Much will depend on how bond investors respond; will they punish governments for their higher debt burdens as the ‘bond vigilantes’ did in the 1990s? Or will they give in to the view of the ‘modern monetary theorists’ that debt doesn’t matter?
The textbook answer is that higher debt burdens lead to higher yields and a steepening of government bond curves as investors demand a greater risk premium – either because of higher expected inflation or because of fears of future insolvency. But the evidence from a decade of quantitative easing is that investors do not seem to care about how – or whether – debt burdens will ever be paid back.
In any case, the attractiveness of bonds as a hedging asset is uncertain; looking at Figure 6, the carry available on bonds has diminished significantly over the last ten years. Although the last 30 years have posed many challenges for investors, we perhaps under-appreciated how much we benefited from bonds as a positive carry hedge. Sometimes you don’t know what you’ve got ’til its gone.
Casting your net more widely
We’ve always argued that asset owners should ‘cast their net’ more widely. Splitting the last 15 years into stages of the economic cycle, we can see that the flexibility to use different asset classes in different cyclical environments can be valuable. (Cycle stages based on our economists’ model of the US output gap -a measure of the economy’s actual output vs. its capacity for output).
Figure 7 shows that the best and worst performing asset classes are different in each stage, and the difference between the best and worst returns can be stark. Being able to adjust the asset allocation and use different asset classes to better achieve an outcome an institution needs is critical.

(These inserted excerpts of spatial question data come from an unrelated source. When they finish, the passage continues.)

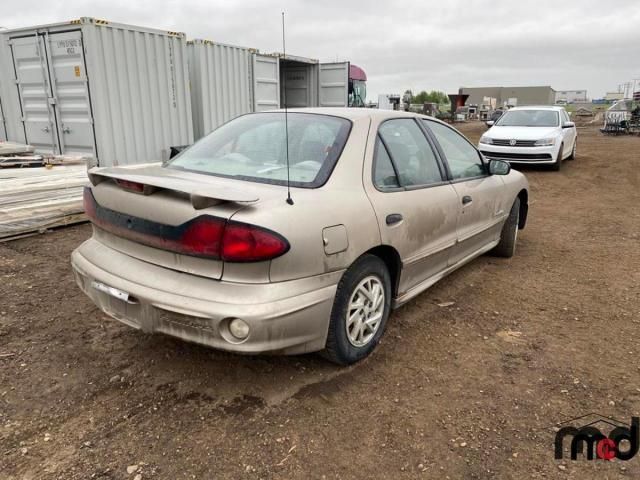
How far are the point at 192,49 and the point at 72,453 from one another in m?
8.76

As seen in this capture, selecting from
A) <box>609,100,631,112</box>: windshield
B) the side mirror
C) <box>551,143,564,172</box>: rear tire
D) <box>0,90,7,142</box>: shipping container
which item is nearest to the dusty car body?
the side mirror

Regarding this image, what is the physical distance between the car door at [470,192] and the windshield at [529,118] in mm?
8886

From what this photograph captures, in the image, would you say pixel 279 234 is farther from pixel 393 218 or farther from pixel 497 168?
pixel 497 168

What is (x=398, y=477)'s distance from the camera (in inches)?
83.9

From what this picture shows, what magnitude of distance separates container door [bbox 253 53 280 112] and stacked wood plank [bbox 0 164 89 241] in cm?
481

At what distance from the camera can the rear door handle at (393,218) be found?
9.60ft

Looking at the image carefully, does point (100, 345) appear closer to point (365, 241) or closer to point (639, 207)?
point (365, 241)

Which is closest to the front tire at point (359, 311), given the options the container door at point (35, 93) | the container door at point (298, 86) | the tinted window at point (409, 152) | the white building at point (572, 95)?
the tinted window at point (409, 152)

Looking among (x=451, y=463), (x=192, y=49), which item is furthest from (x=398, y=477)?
(x=192, y=49)

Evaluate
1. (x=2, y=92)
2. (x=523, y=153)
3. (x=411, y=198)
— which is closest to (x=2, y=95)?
(x=2, y=92)

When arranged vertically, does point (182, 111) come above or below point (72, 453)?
above

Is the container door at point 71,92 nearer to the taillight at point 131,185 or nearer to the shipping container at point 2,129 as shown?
the shipping container at point 2,129

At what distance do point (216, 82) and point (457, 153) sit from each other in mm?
7083

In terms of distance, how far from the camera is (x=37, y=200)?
20.5 ft
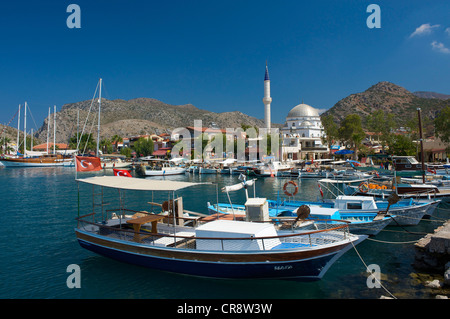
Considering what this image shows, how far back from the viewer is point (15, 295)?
433 inches

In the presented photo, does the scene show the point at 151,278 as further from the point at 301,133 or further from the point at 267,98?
the point at 301,133

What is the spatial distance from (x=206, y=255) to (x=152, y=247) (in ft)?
8.01

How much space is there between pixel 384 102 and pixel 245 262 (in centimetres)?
19557

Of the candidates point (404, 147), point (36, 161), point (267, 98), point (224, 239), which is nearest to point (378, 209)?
point (224, 239)

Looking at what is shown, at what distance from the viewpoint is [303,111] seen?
3969 inches

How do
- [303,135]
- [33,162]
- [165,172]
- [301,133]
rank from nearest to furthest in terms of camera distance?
[165,172] → [33,162] → [303,135] → [301,133]

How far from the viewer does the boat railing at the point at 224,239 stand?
1078cm

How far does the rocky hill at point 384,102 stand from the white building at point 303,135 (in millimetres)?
72837

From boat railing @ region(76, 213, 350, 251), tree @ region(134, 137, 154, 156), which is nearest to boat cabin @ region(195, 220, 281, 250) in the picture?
boat railing @ region(76, 213, 350, 251)

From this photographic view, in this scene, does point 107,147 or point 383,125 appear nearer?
point 383,125

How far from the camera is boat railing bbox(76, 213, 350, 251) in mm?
10781

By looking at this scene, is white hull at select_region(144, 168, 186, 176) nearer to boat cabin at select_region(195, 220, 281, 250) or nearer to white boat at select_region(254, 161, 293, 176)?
white boat at select_region(254, 161, 293, 176)
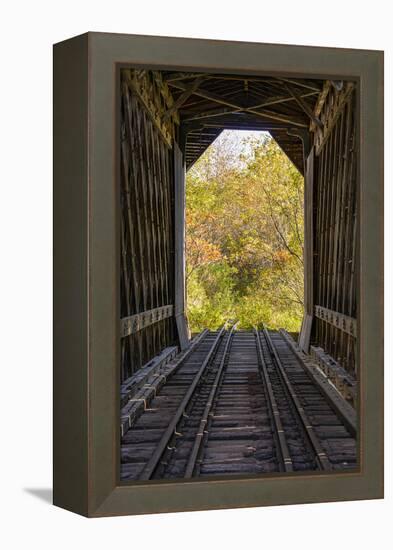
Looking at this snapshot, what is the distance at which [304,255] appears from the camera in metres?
10.8

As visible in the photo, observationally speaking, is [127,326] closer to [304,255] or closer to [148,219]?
[148,219]

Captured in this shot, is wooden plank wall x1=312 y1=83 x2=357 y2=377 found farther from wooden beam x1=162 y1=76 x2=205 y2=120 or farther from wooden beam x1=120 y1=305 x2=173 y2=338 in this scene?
wooden beam x1=120 y1=305 x2=173 y2=338

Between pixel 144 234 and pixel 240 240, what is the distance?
204 cm

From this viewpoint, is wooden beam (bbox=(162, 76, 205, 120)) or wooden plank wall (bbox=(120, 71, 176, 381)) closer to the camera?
wooden plank wall (bbox=(120, 71, 176, 381))

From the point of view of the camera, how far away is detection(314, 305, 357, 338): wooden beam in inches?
303

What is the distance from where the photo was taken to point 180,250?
34.4ft

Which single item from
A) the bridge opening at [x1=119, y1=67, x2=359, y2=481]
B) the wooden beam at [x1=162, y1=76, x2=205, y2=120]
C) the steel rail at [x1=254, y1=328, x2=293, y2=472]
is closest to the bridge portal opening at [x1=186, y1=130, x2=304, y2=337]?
the bridge opening at [x1=119, y1=67, x2=359, y2=481]

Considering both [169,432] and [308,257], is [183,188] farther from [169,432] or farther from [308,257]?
[169,432]

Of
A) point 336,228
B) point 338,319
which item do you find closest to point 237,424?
point 338,319

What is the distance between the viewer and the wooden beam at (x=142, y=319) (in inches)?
282

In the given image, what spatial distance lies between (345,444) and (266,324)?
4.32m


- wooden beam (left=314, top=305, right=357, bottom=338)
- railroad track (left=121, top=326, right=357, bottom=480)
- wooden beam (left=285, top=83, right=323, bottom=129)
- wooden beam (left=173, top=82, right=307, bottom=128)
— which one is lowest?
railroad track (left=121, top=326, right=357, bottom=480)

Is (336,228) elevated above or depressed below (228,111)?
below

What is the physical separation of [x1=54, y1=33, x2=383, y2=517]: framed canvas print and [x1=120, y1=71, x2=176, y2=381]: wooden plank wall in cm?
3
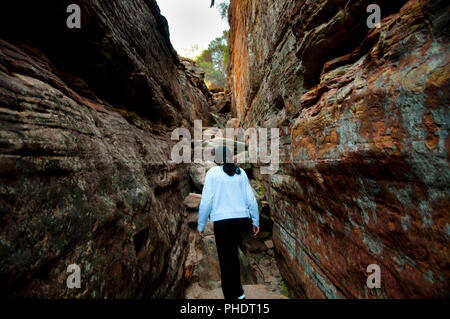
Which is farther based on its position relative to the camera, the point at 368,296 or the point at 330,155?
the point at 330,155

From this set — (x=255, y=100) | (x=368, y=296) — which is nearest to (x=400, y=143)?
(x=368, y=296)

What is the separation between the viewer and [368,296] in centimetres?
159

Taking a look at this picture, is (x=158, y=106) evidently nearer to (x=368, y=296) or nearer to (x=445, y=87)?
(x=445, y=87)

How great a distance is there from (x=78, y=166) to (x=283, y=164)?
3.36 metres

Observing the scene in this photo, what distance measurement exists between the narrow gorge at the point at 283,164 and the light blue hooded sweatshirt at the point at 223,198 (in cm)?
84

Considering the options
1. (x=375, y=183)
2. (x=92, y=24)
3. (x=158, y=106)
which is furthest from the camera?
(x=158, y=106)

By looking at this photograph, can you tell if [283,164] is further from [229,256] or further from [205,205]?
[229,256]

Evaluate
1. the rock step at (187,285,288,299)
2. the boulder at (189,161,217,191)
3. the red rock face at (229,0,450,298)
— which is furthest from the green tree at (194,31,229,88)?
the rock step at (187,285,288,299)

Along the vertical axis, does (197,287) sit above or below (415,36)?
below

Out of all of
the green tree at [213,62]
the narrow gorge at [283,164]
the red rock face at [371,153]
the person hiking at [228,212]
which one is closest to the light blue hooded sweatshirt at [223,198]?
the person hiking at [228,212]

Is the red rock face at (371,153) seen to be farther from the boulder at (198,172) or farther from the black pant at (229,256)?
the boulder at (198,172)

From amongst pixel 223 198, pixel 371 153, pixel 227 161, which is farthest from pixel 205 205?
pixel 371 153

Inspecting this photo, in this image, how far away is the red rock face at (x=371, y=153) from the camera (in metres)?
1.09

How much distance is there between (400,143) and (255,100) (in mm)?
5901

For us, diversification and dynamic asset allocation are intrinsically linked. Asset classes compete with each other for a place in the portfolio, not just on their individual properties, but on their role in a portfolio context – that is, on their ability to improve the return/risk trade-off in the portfolio.
The continuous competition between asset classes for a place in the portfolio is precisely what dynamic asset allocation means. Casting our net more widely, then, means discouraging static asset allocation and encouraging a continuous assessment of a broader range of asset classes for inclusion in the portfolio based on asset class valuations and the economic cycle.